Let me play devil’s advocate for a minute. Let’s say Walker didn’t hear us announce and thought we were breaking into his home. Let’s say after he shot me, he still didn’t know we were the police. If that was indeed true, then why didn’t he call 911 during the minute the door was being banged on? Why didn’t he have his girlfriend hide while he addressed the perceived threat? Breonna had a phone in her hands when the tragedy happened, so why wasn’t she calling 911? Was she calling or texting someone else during the raid? That phone was locked and was never accessed to see its activity. Walker claims that, once fire was returned, after his “warning shot,” that he threw his gun under the bed in the sister’s room. Again, if he indeed did not know we were the police, then why in the world would he throw his only source of protection into another room? Walker claims he helped Breonna to the floor after she was tragically shot. Impossible. The bullet holes in the wall where he was originally standing would’ve struck him.

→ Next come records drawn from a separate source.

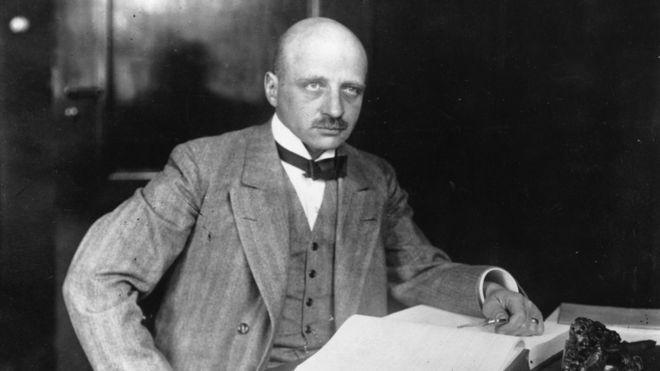 Cómo el químico alemán Fritz Haber le dio y le quitó la vida a miles de personas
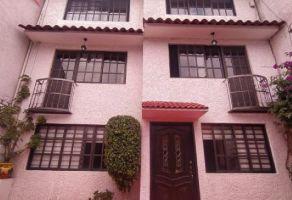 Foto de casa en venta en Barrio 18, Xochimilco, DF / CDMX, 21716161,  no 01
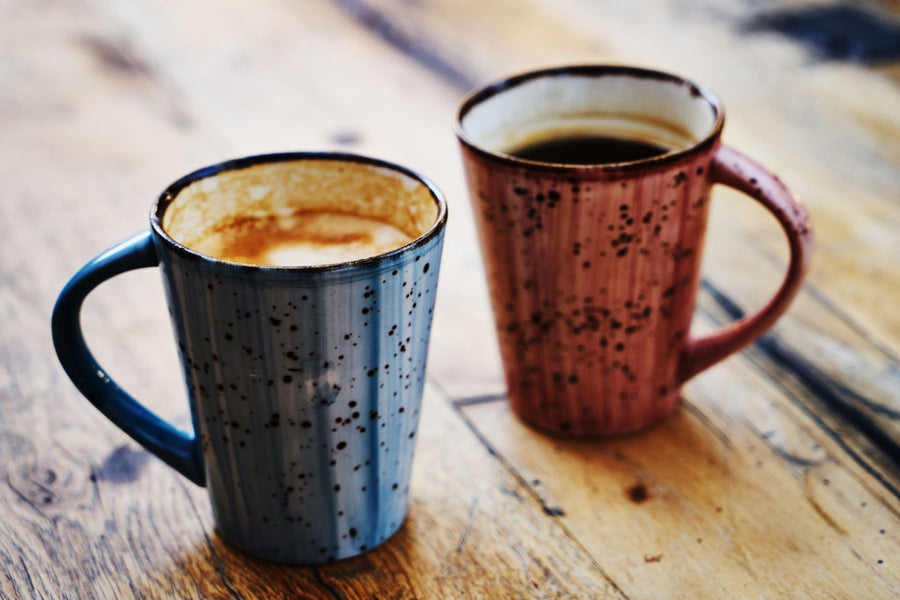 Espresso vs. Coffee: What are the Main Differences?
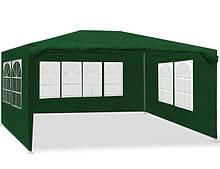 Павильон садовый  3х4 Зеленый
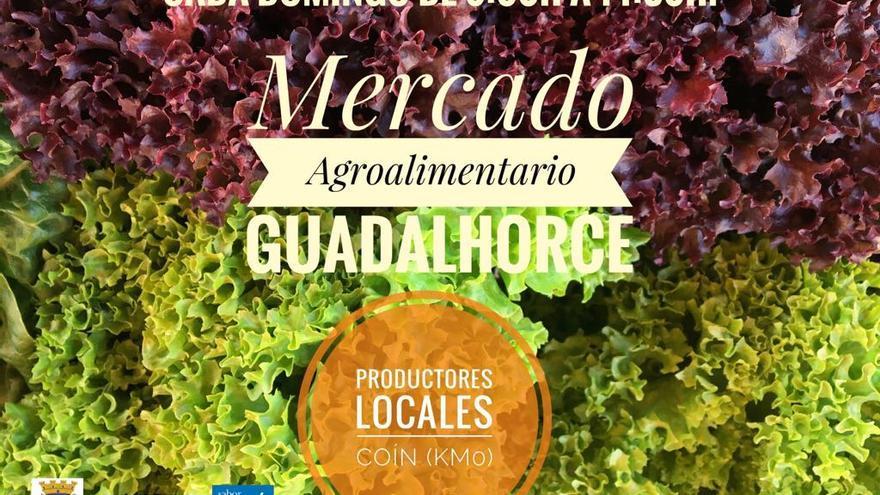 Mercado de productores locales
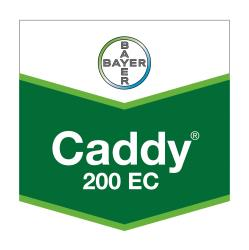Caddy® 200EC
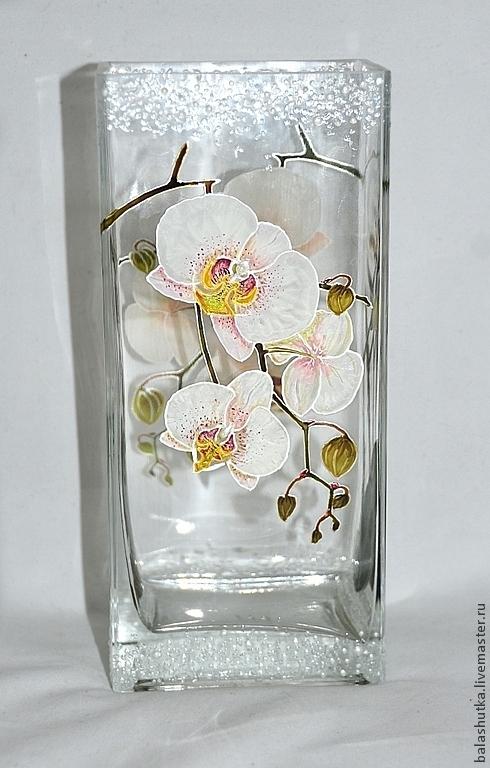 """Вазы ручной работы. Ярмарка Мастеров - ручная работа. Купить Ваза """"Орхидеи"""". Handmade. Орхидеи, авторская работа, витражные краски"""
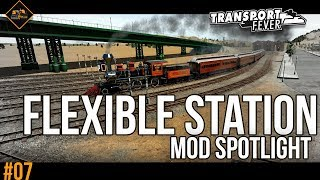 Flexible Train Stations mod spotlight | Transport Fever Metropolis #7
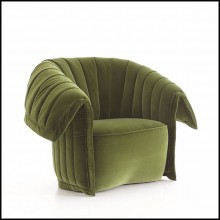 Armchair in solid wood upholstered and covered with olive velvet or blue velvet or beige velvet fabric 150-Great Rest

No. In reality, he shot his gun and dove to safety, leaving poor Breonna stranded in that narrow dark hallway. He waited over six minutes to call 911 and still claimed, implausibly, that he didn’t know who was outside. Within a few minutes of the shooting, many marked units were outside the apartment with lights and sirens. And who calls their mother before 911 if they think they’ve just been home-invaded, watched the love of their life murdered, and could still hear the people that did it outside their apartment? All the while he claimed to be holding Breonna with his door wide open. The position of her body in the hall makes the scene he’s described in his many interviews impossible. Lastly, who blames the love of their life as being the person who shot a cop so as to not incriminate himself? Who does that?? Logic and common sense combat all these lies that Kenneth Walker claimed.

There are recordings from jail just a few days after Kenneth lost the “love of his life.” He was so torn up about it all that he was trying to convince the girl on the other end to have phone sex with him. A few days later, he was recorded telling another girl that he loved her and was going to marry her. That doesn’t sound like a guy who was getting ready to propose to the love of his life. If so, he got over her pretty fast.

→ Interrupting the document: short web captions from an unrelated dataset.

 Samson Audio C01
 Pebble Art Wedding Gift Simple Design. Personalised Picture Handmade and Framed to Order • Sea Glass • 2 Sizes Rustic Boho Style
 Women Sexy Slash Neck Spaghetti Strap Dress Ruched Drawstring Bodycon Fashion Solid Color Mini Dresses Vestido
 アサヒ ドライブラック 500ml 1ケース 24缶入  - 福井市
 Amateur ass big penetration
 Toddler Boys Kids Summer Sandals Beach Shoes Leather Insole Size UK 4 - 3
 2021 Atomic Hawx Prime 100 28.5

There are a lot of unanswered questions as to the phone calls made by Kenneth Walker before he surrendered. He was in that apartment for fifteen minutes after the initial incident. What was he doing that entire time? Was he flushing evidence? Was he staging his scene? Was he hiding an additional firearm, maybe the one he claimed Breonna shot? We’ve been accused of some outrageous claims, so I’d like to know the truth. He tells us, and phone records corroborate, that he called his mother, 911, and then Breonna’s mother before surrendering with no blood on his body or clothes. Does that sound like someone who held Breonna’s bloody body as she passed?

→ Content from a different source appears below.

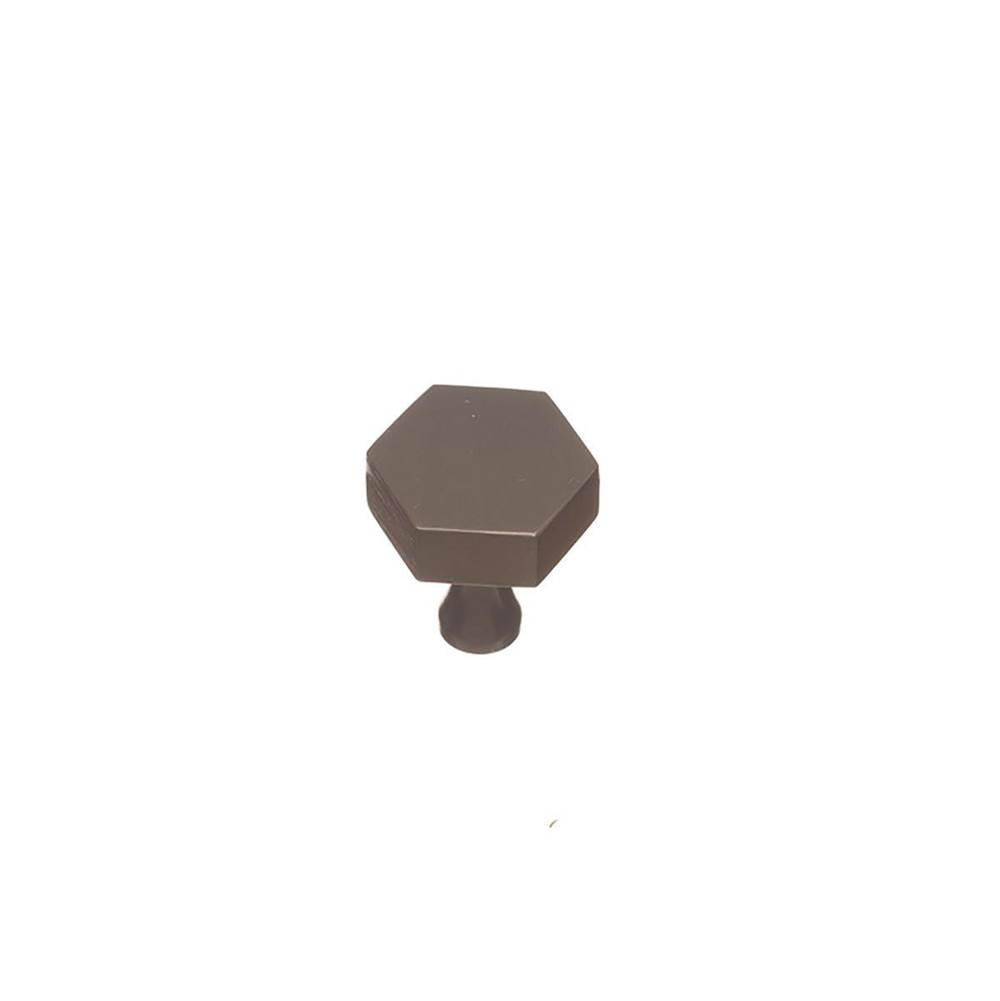 Colonial Bronze  Knobs item 130-19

One very important interview that wasn’t discovered until the investigation was over was with LMPD Officer Donavis Duncan, conducted by the Public Integrity Unit in May of 2020. Officer Duncan lived in the same apartment complex as Breonna Taylor. He also went to middle and high school with Kenneth Walker and is a self-admitted friend. He knows Kenneth’s mother and came out of his apartment to the scene after the shooting. He stated that Kenneth Walker’s mother approached him on scene and said, “Kenneth called me and said they’re at the door.” She told Duncan that she replied, “Who’s at the door, baby?” She stated that Kenneth responded, “The police. I don’t know what they want.” She said, “Then he hung up.” I don’t know why this wasn’t a point of interest during the investigation or weighed in before dropping the charges on Walker since it clearly points to the fact that Kenneth Walker KNEW the police were at his door.

Minnesota had already begun to boil over from George Floyd’s death. The strategic timing in the release of the 911 call along with the manipulation of the events in the timeline caused Louisville to erupt. Ben Crump, Sam Aguiar, and Lonita Baker, all attorneys for Breonna Taylor’s family, were using the media as their mouthpiece to propagate their narrative and raise tension levels in the city.